Extract provided:

Though my first novel has been out for only a year, I’ve already noticed there are a few questions that seem to arise over and over again from the prospective readers I meet while promoting the book. “Where’d you get the idea?” “Is it a series?” “Where is it set?” All are straightforward questions which are easy enough to answer. I believe, going forward as an author, I should expect to answer those same questions every time I step out into the world intending to push my stories onto the public. But then there’s another frequent question: “How long did it take you to write,” which isn’t quite so straightforward to answer. If you’re an author, is this one you hear often?

It’s not that I can’t remember when I first sat down and opened that new Word file which would become my manuscript, or that I can’t calculate the length of time between then and when the book came out. That’s simple. The difficulty in answering is in the implication the question gives of the asker. It is almost certain that they have an idea they’ve been harboring for their own novel, but have actually written little or nothing of it, and they’re trying to gain perspective on the work ahead of them if they move forward with it. Like a person standing at the bottom of a big hill, shouting to another who’s standing on top: “How far is it up?”

Knowing that a mountain of work lies ahead when one undertakes writing a novel, I feel obligated not to mislead a prospective writer, nor do I want to dissuade them. Writing a novel is likely to be measured in months and years, not days and weeks. On top of that, for a first time author, after they’ve finished they’ll likely spend more months, if not over a year hunting for a publisher, and should they find one, their publisher will likely spend months, if not a year, preparing the material and the book’s marketing before it is finally released.

That said, not all months are created equal. One author might spend 18 months writing their novel, but still be working a day-job at the same time, while another author might spend 6 months writing their novel, working on the book full-time. Sometimes the writing process involves waiting time. An author might finish a draft and have to put it down for a few weeks, or a few months, to return to it with fresh eyes. An author might also be using the services of an editor or a critiquing group between drafts, and be subject to weeks or a month, waiting for those notes, before digging in on the next draft.

Source data:
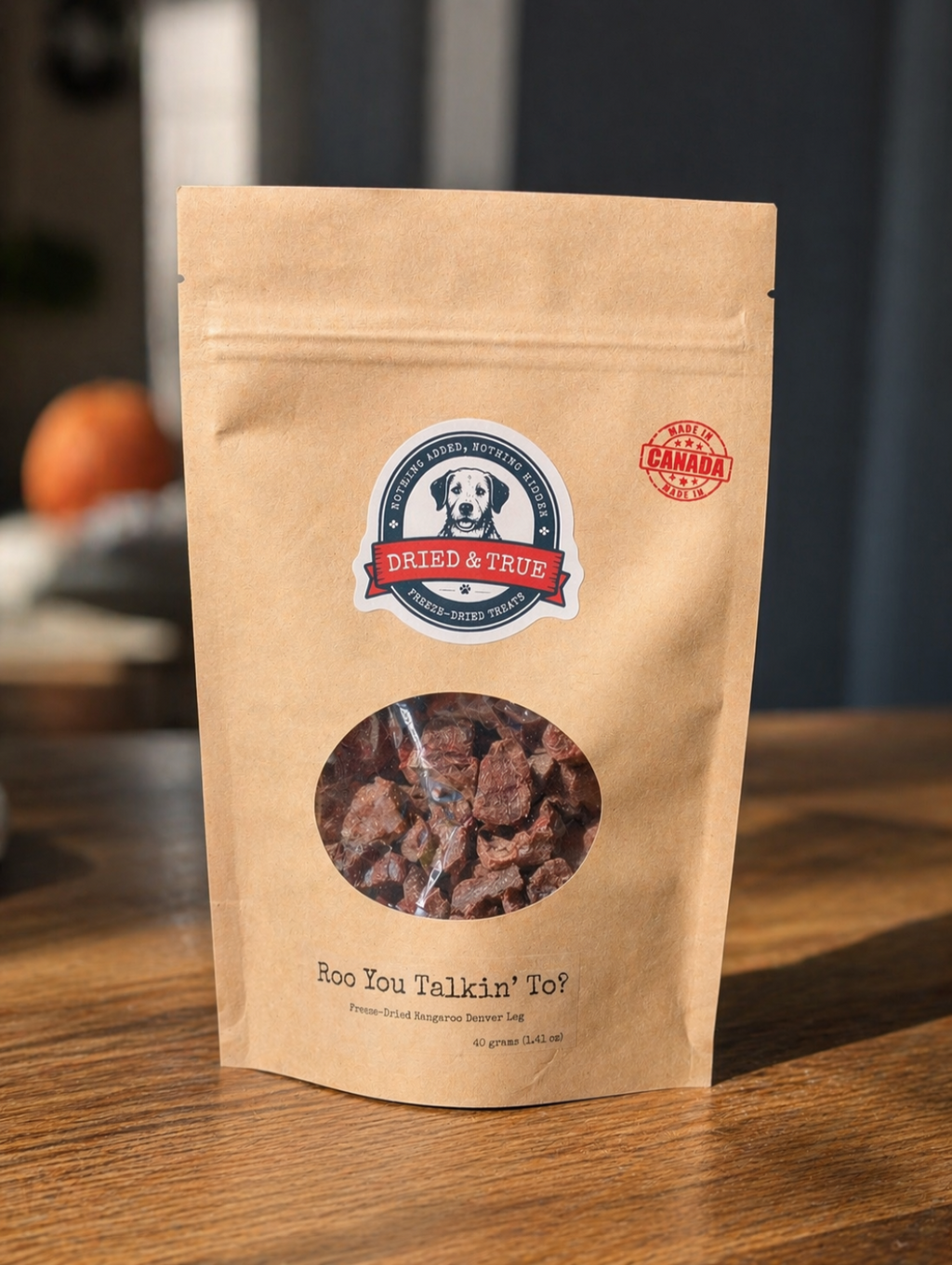 Kraft paper pet treat bag with brand logo on a wooden surface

Exercise tasks:
1 - In the post about how long a novel takes to write, who does the author liken the person asking the question to?
2 - Do these statements agree with the post about how long a novel takes to write? (a) The author finds "Is it a series?" hard to answer. (b) The author says writing a novel is likely to take months and years. (c) An author might set a finished draft aside to come back to it later. Answer yes or no for each, quoting the words that decide it.

Answers given:
1 - A person standing at the bottom of a big hill, shouting to someone on top: "How far is it up?"

2 -
(a) No: "All are straightforward questions which are easy enough to answer."
(b) Yes: "Writing a novel is likely to be measured in months and years, not days and weeks."
(c) Yes: "An author might finish a draft and have to put it down for a few weeks, or a few months, to return to it with fresh eyes."